» **Excerpted passage**
■ ■ ■ ■ ■ ■ ■

On Thucydides and the Peloponnese War History - A Rampage of Appreciation


Although I have reservations about the practice, I'd like to include some web links about Thucydides and his work on the History of the Peloponnesian War.

Here's two introductions to the topic for newcomers:

Squidoo lens on the Peloponnesian War.
Wikipedia on the Peloponnesian War.

Many folk try to convert Thucydides' work into a modern and specific political agenda. Or they try to divorce Thucydides from the Athenian context in some way. This kind of intellectual busywork abounds online because, firstly, if you have an agenda and can read, you can shoehorn Thucydides into it, and secondly, Thucydides is writing universal history, history for the ages, and the interpretations generally fall short of the book itself. But they are illuminating attempts, and sometimes shines a great light on the modern political realm by comparison with the smaller Thucydidean realm.

Iraq war opinion piece. - 'Thucydides: Ur-Historian of the Ur-War' (Great title!)

A really sensationally interpreted piece on the famous Melian Dialog - 'The rape of Melos: Thucydides as great thinker'.

A rather brilliant and austere analysis of the failure of Athenian democracy - 'Contemporary Analysis of Thucydides' History of the Peloponnesian War'.

Much of the commentary for and against Donald Kagan's wonderful history of the Peloponnesian War is politically loaded and divisive, but nevertheless it shows up the precise corruption of language and manners which Thucydides analyzed in the fourth century before Christ. Here's the best:

'Thucydides = Spinmeister' by Neko Bijin. - superb and direct analysis. Especially read the comments.

Anthony Grafton in Slate's 'Did Thucydides Tell the Truth?' critiques Kagan rather than Thucydides.

Alan Gilbert at Democratic Individuality brilliant delineates the moderate position on public corruption using Thucydides in 'How public corruption happens - or Thucydides and the day by day removal of the word torture from New York Times' Reporting'.

Here's what seems to be a marvellously cogent take on Thucydides would-be perspective on the war on terror: 'Thucydides, Aquinas and the GWOT' which, alas, is cut short.

Here's a simply awesome re-vision of the passage in Book Three where Thucydides describes the breakdown in human nature after the Corcyran revolution: 'The Attribute of Manliness', by Eric Lippert.

■ ■ ■ ■ ■ ■ ■

» **Stored records**
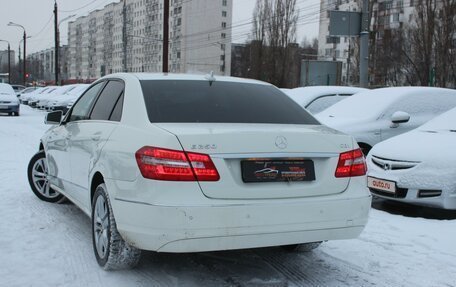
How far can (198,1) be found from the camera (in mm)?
102125

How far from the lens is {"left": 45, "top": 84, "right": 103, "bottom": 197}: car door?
16.3ft

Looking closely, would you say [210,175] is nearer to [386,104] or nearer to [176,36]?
[386,104]

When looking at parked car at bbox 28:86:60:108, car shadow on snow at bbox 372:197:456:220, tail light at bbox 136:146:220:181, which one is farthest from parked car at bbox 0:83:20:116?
tail light at bbox 136:146:220:181

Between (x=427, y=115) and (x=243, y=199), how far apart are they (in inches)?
264

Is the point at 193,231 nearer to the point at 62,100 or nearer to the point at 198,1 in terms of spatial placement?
the point at 62,100

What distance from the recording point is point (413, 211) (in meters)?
6.60

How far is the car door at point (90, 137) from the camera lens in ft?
13.5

■ ■ ■ ■ ■ ■ ■

» **Work required**
Write the next part of the Thucydides link roundup, picking up after its final entry.

» **Output of the task**
Here's an earnest 'Lessons Learned from Thucydides' by a blog/person named Newrisks, connecting it with modern strategic war theory. He links to a superb pdf essay on the topic here.

Another contemporary crit of Thucydides vis-a-vis modern global politics: Herodotus vs Thucydides. argues against a narrow interpretation of Thucydides.

Now, against these temporal interpretations of interpretations of Thucydides, I want to contrast the scholarly lights of one Mike Anderson, whose fine web log on the ancients casts light in every direction without dispersing views into opinions.

'- The Greeks and their foolish attack of Syracuse'

- Pericles and the defense of democracy.

- The Peloponnesean War and its Causes.

- The Athenian Polis - Golden Age Decay.

I rate this weblog highly for its insight into the Thucydidean worldview. Because Mike doesn't form views unwarranted by the facts, nor does he tend to introduce modern political controversy, his views remain pristine and clear. He doesn't depart from the source of politics in ethics, it seems to me, and thus remains modest and humane in his views.

Finally, outside politics or perhaps meta-political, see the fine essay at Malaspina about the roots of our political thinking in Thucydides' mathematic worldview: Thucydides as Geometry. You need to scroll down to see it, but it's worth it for the insight into the way we think now.

For fun here's a few juicy quotes from Thucydides himself.

In conclusion, I suggest reading the primary author above these secondary and tertiary views. The work is illuminating in itself; the function of commentary is just to illuminate the primary text. If you read Thucydides now then I have here done my job well.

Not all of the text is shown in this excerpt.